╭─ PROVIDED DATA

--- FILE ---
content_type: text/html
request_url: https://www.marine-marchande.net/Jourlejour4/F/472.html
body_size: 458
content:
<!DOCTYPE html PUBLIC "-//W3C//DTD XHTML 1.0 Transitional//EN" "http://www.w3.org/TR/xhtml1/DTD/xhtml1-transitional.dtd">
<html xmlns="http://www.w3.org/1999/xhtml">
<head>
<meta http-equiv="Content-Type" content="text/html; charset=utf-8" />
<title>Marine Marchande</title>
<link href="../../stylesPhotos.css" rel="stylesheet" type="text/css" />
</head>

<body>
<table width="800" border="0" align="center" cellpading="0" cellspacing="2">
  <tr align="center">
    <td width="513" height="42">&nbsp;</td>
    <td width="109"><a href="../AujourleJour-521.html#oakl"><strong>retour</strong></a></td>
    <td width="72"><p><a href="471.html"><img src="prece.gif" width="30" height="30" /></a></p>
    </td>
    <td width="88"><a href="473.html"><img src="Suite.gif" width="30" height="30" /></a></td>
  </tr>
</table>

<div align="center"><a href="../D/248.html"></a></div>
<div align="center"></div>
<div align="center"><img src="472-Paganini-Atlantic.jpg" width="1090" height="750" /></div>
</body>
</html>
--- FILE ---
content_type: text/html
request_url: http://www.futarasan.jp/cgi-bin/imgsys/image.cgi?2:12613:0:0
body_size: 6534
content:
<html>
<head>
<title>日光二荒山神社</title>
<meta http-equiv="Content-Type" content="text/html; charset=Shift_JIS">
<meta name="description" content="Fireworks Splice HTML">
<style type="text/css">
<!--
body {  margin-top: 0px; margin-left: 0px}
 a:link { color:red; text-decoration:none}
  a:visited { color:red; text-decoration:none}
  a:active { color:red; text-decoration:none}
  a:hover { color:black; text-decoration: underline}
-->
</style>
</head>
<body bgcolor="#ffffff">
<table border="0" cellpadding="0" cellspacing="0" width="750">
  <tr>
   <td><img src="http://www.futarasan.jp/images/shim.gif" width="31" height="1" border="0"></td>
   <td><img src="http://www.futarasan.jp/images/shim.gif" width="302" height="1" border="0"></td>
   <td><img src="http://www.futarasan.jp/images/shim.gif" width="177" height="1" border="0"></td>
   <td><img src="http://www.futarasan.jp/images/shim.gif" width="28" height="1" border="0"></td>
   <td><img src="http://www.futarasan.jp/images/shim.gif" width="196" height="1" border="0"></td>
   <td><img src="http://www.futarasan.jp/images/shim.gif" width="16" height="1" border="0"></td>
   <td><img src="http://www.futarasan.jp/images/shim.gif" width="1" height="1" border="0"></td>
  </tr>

╰─

WHAT THE EXERCISE ASKS
Count how many lines in the material above hold the word "cellspacing", then write the number and nothing more.

RESPONSE TO THE EXERCISE
2